A scientist brushing away a gray powder to uncover a newly 3D-printed machine part is the most soothing video you’ll see this week. It’s up there with Bob Ross painting a flawless tree, or even someone vacuuming perfect lines in a carpet. And the fact that it comes out of one of the country’s major national laboratories makes the relaxing video even more charming.
The hand holding the brush is attached to Amy Elliott, a research scientist at the Oak Ridge National Laboratory who specializes in 3D printing technology. The video starts after the printing itself is finished. Elliott uses a kind of 3D printing that involves squirting layer after layer of a glue-like binder into powdered metal, forming a tool or machine part that Elliott has to uncover eventually. That’s where the brushwork comes in. “I think that’s everybody’s favorite part. You get to put on your archaeologist outfit,” she says. “You just sweep the powder gingerly, and then you lift the part out — and the part is born.”
It’s called binder jet additive manufacturing: the printer shoots a liquid binder into a layer of powdered metal beneath it, then spreads another layer of powder, then shoots another jet of binder. “The binder seeps through, like rain on soil,” Elliott explains. The two substances combine to build a shape within the tray.
After a trip to the oven to cure, she excavates the metal shape from the powder with a brush, and sometimes with a vacuum. (Here’s hoping that’s their next video.) Finally, she fires it in a furnace just like a piece of pottery. That’s where the binder burns away, leaving a hard metal form. In this case, that square gizmo is a heat exchanger that could be used in, say, your air conditioner.
Elliott says this method is faster and cheaper than metal-printing alternatives, like using a laser to weld a bed of powdered metal into a shape, or squirting molten metal out of a 3D printer nozzle, she says. For that, the nozzles have to be made out of a temperature resistant material like ceramic, which can get expensive, she says. Using the method in the video, Elliott can print a part like the one we see here in about an hour.

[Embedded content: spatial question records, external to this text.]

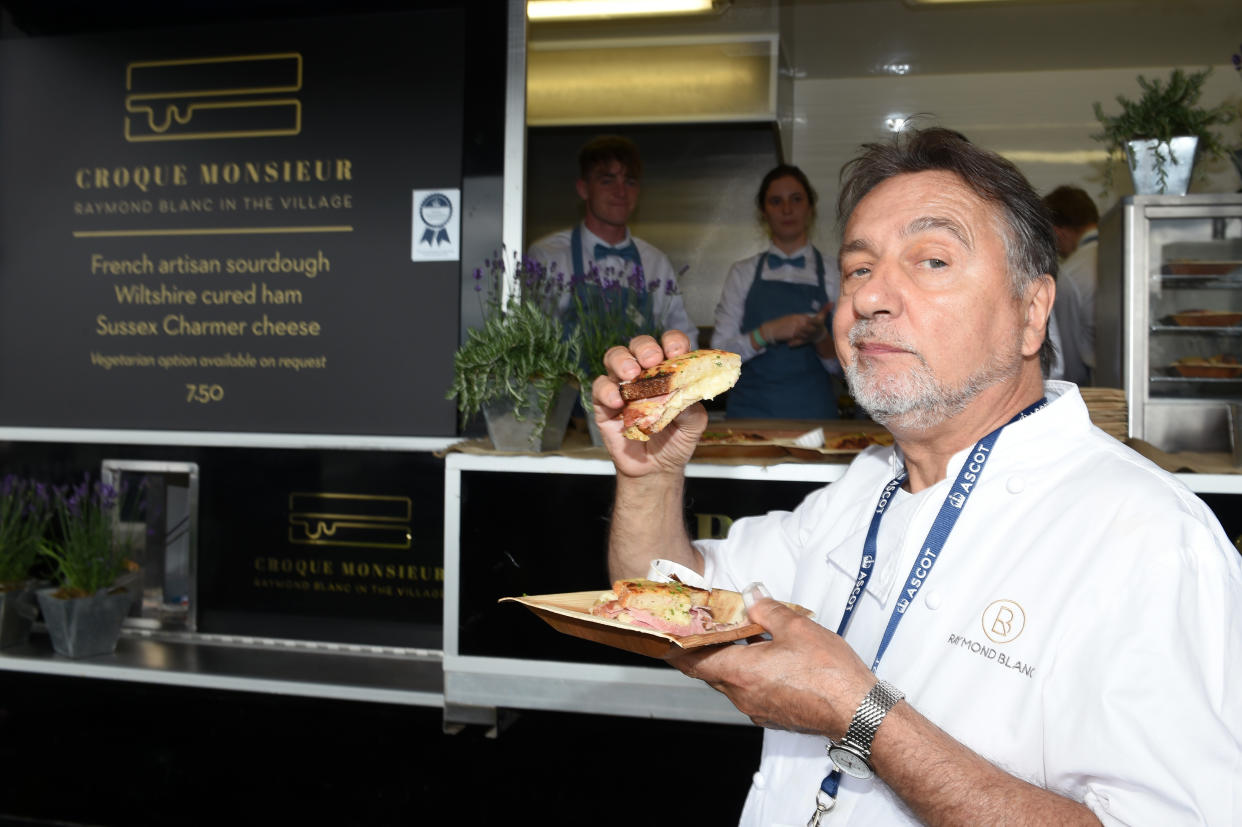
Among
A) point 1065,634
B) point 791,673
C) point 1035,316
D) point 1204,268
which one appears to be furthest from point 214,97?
point 1204,268

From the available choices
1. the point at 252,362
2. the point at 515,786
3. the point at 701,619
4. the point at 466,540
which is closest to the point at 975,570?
the point at 701,619

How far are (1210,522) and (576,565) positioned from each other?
1627 millimetres

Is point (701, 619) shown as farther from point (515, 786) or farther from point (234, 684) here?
point (234, 684)

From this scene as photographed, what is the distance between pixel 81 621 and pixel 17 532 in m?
0.47

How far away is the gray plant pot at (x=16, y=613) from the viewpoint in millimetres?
3426

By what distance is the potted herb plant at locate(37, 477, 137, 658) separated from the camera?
3338mm

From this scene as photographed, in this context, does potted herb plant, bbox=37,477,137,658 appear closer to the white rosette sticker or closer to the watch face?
the white rosette sticker

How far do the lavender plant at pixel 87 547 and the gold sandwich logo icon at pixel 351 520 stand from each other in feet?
1.98

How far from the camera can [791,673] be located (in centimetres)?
137

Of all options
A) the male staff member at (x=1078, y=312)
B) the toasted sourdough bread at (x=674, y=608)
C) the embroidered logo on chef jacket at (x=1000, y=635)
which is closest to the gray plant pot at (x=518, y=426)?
the toasted sourdough bread at (x=674, y=608)

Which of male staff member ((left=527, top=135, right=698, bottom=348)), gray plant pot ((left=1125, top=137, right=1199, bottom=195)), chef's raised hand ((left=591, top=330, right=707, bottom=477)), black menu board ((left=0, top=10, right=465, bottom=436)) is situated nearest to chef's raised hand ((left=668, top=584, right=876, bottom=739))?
chef's raised hand ((left=591, top=330, right=707, bottom=477))

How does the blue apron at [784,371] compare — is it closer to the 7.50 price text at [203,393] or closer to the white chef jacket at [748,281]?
the white chef jacket at [748,281]

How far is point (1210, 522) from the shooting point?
1.36 meters

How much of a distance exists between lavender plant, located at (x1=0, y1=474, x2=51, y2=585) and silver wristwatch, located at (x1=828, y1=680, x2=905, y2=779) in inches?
123
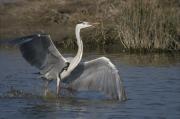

More importantly for our purposes, though, the method is as soothing to watch as someone raking sand. And Elliott says it’s fun to do, too. “It’s super relaxing, brushing these parts off and vacuuming powder,” she says. “It’s kind of like playing in the sand.” The team can’t play background music while they’re working for safety reasons. But if they were allowed to, she’d probably go for something like Enya, she says. “The typical massage studio stuff.”